_Objective_: Print the full share-handling rules excerpt below, unchanged.

3. In addition to the provisions of the preceding two (2) paragraphs, in the case of the issuance of new shares or in any other case prescribed by laws or regulations, the Company shall make entries or records in the register of shareholders.

Article 5. (Characters, Etc. to be Used in Register of Shareholders)

Entries or records in the register of shareholders of the Company shall be made using the characters and/or symbols designated by the Center.

Article 6. (Entries or Records, Etc. in Ledger of Stock Acquisition Rights)

1. A request for entries or records in the ledger of stock acquisition rights, a request for registration, transfer or cancellation of a pledge with respect to stock acquisition rights, and/or a request for the recordation of shares held in trust or cancellation thereof shall be made to the share transfer agent.

2. In addition to the provisions of the preceding paragraph, the handling of stock acquisition rights may be separately prescribed.

 

2


CHAPTER III. NOTIFICATIONS

Article 7. (Notification of Address, and Name or Trade Name)

1. Shareholders, Etc. shall notify the Company of their addresses and names or trade names.

2. The notification set forth in the preceding paragraph or any change in such notification shall be made through the Securities Companies, Etc. and the Center, except in the case of the issuance of new shares or in any other case prescribed by laws or regulations.

Article 8. (Notification of Nonresident Shareholders, etc.)

Data items
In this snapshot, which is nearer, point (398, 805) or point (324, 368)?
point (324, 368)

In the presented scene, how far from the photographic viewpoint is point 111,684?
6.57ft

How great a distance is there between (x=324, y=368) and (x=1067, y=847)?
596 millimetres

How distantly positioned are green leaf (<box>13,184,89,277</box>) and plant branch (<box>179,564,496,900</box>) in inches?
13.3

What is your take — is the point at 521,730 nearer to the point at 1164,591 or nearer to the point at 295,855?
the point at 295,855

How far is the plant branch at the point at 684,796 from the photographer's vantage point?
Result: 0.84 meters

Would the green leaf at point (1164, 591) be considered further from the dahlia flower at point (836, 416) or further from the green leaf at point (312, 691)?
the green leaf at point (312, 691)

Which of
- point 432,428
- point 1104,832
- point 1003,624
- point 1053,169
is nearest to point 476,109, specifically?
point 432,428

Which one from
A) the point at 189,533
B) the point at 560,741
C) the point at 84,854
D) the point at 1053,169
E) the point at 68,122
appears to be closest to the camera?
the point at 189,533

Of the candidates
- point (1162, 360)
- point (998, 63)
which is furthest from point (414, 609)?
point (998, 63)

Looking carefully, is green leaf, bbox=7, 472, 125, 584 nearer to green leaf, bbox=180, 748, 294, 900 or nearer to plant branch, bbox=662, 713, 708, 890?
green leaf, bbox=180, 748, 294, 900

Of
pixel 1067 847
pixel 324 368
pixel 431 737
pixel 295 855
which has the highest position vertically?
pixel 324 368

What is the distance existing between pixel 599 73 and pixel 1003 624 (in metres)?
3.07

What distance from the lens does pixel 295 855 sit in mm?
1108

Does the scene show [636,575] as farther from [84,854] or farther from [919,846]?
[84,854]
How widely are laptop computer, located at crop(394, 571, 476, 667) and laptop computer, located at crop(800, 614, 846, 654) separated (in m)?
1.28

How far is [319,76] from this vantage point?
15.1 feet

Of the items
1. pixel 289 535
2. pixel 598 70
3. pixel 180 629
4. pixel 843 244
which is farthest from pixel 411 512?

_The completed task_:
3. In addition to the provisions of the preceding two (2) paragraphs, in the case of the issuance of new shares or in any other case prescribed by laws or regulations, the Company shall make entries or records in the register of shareholders.

Article 5. (Characters, Etc. to be Used in Register of Shareholders)

Entries or records in the register of shareholders of the Company shall be made using the characters and/or symbols designated by the Center.

Article 6. (Entries or Records, Etc. in Ledger of Stock Acquisition Rights)

1. A request for entries or records in the ledger of stock acquisition rights, a request for registration, transfer or cancellation of a pledge with respect to stock acquisition rights, and/or a request for the recordation of shares held in trust or cancellation thereof shall be made to the share transfer agent.

2. In addition to the provisions of the preceding paragraph, the handling of stock acquisition rights may be separately prescribed.

 

2


CHAPTER III. NOTIFICATIONS

Article 7. (Notification of Address, and Name or Trade Name)

1. Shareholders, Etc. shall notify the Company of their addresses and names or trade names.

2. The notification set forth in the preceding paragraph or any change in such notification shall be made through the Securities Companies, Etc. and the Center, except in the case of the issuance of new shares or in any other case prescribed by laws or regulations.

Article 8. (Notification of Nonresident Shareholders, etc.)